[Exercise] Omit all pictures, and print word for word only the lines from the one containing "2021 Chevrolet Traverse LT Leather" through the end of the data.

[Source material]
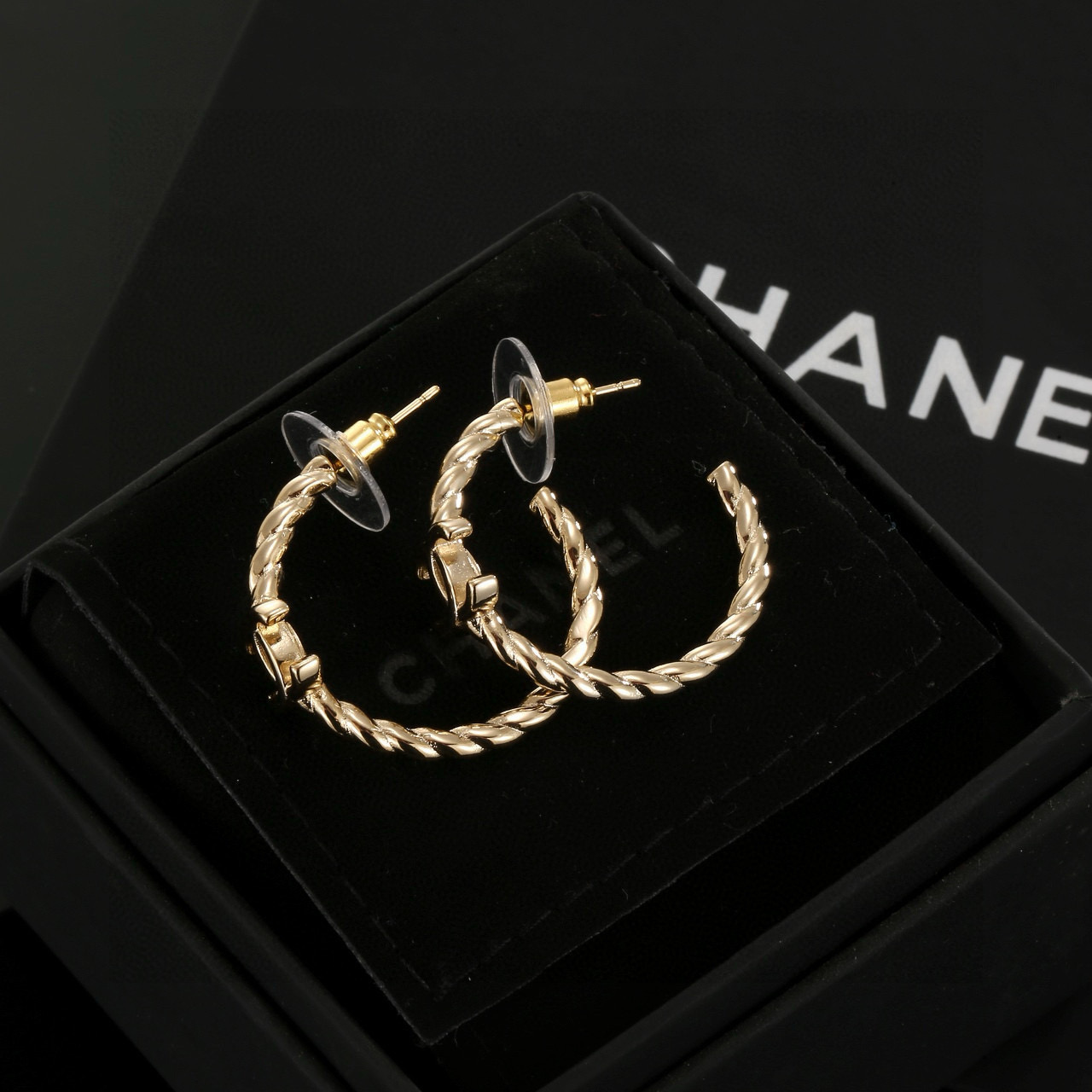  Chanel 🇫🇷香奈儿经典半圈金色双C耳钉 这款随意搭配都是非常好看百搭时尚单品 🎁日常款 很修饰脸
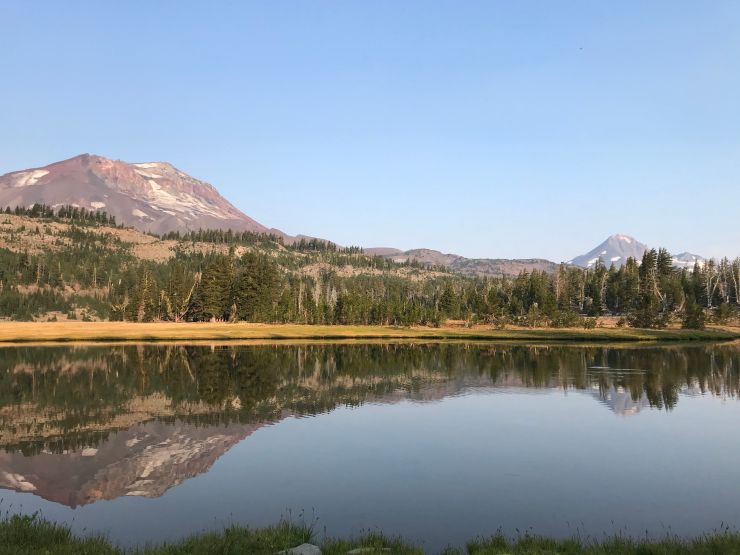 three-sisters-wilderness-broken-top-golden-lake-morning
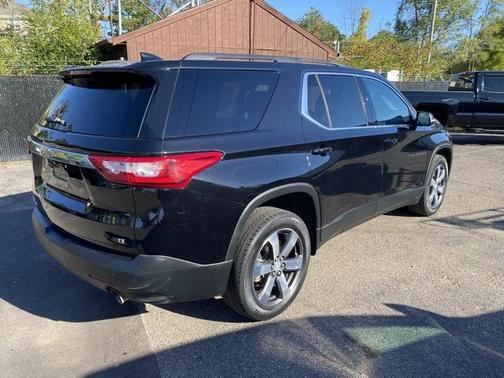 2021 Chevrolet Traverse LT Leather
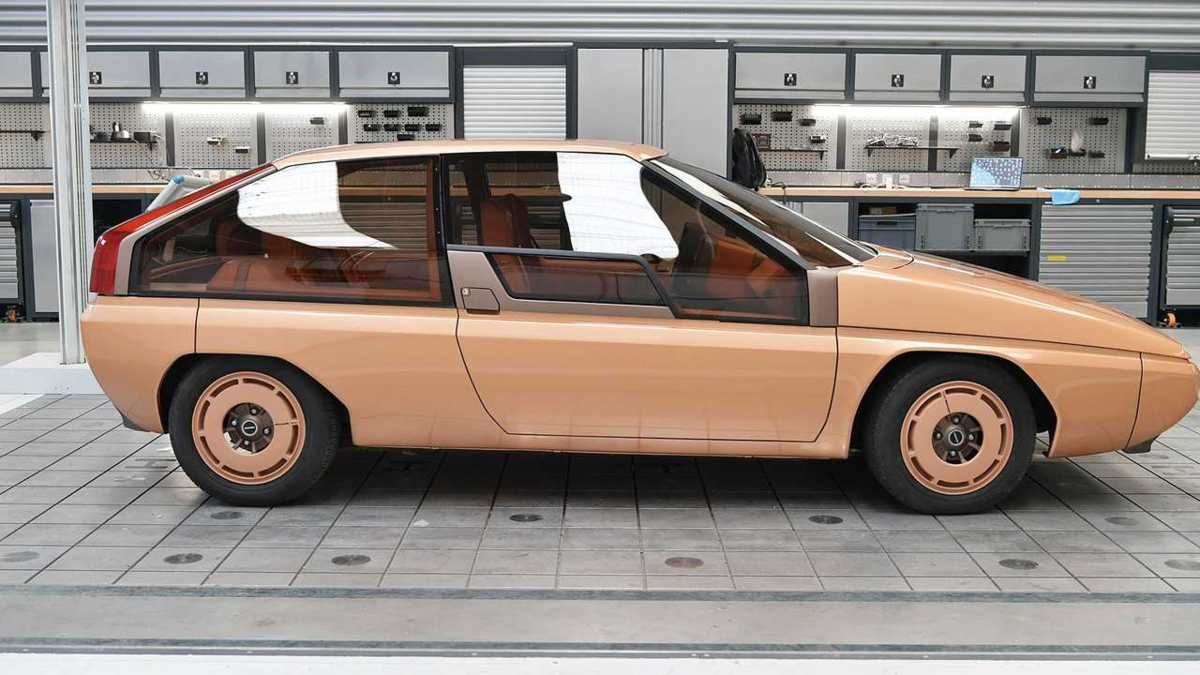 イタリアマツダがレストアされたコンセプトカー”MX-81”に関する短編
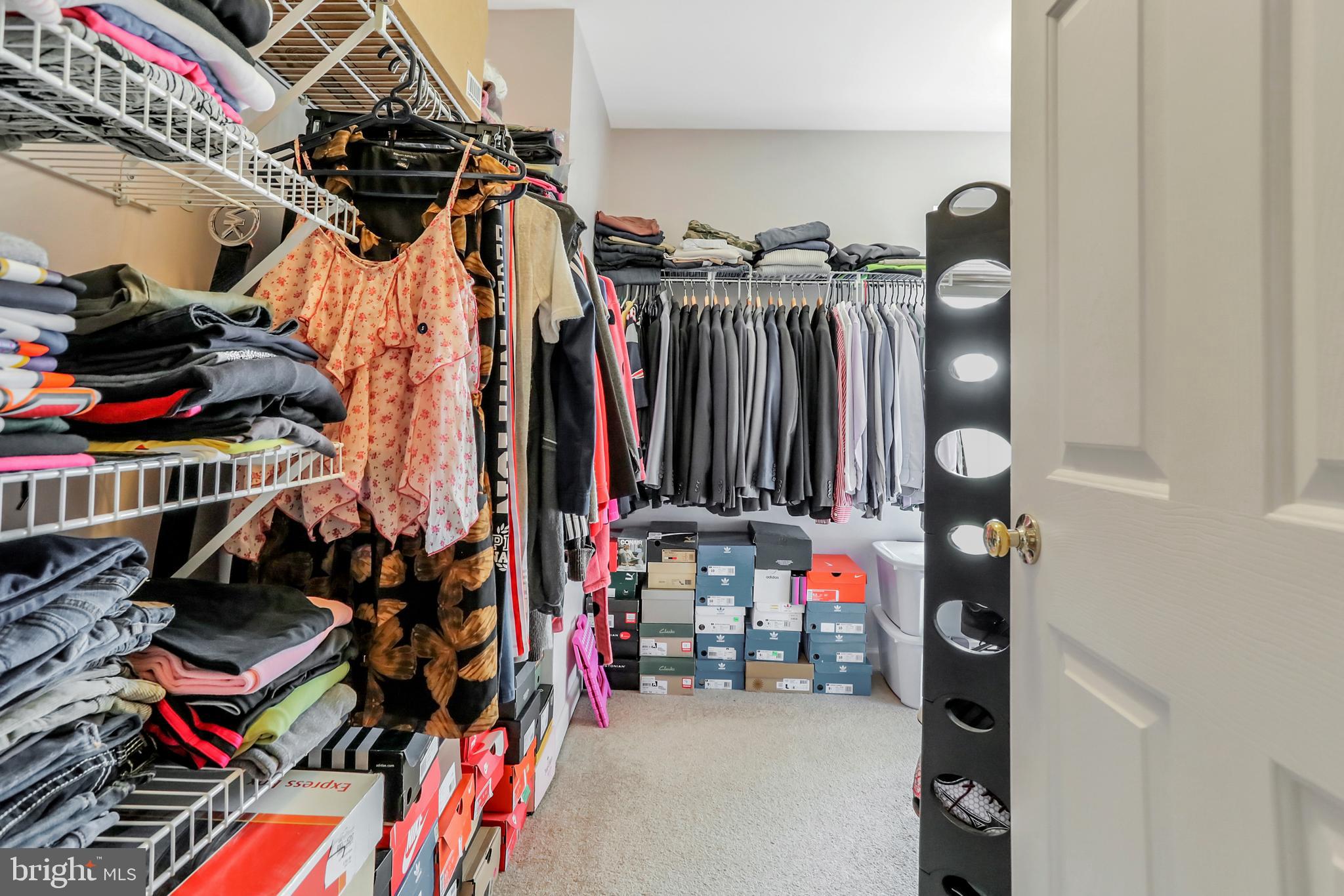 LAKELAND PLACE - Residential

[Response box]
 2021 Chevrolet Traverse LT Leather
 イタリアマツダがレストアされたコンセプトカー”MX-81”に関する短編
 LAKELAND PLACE - Residential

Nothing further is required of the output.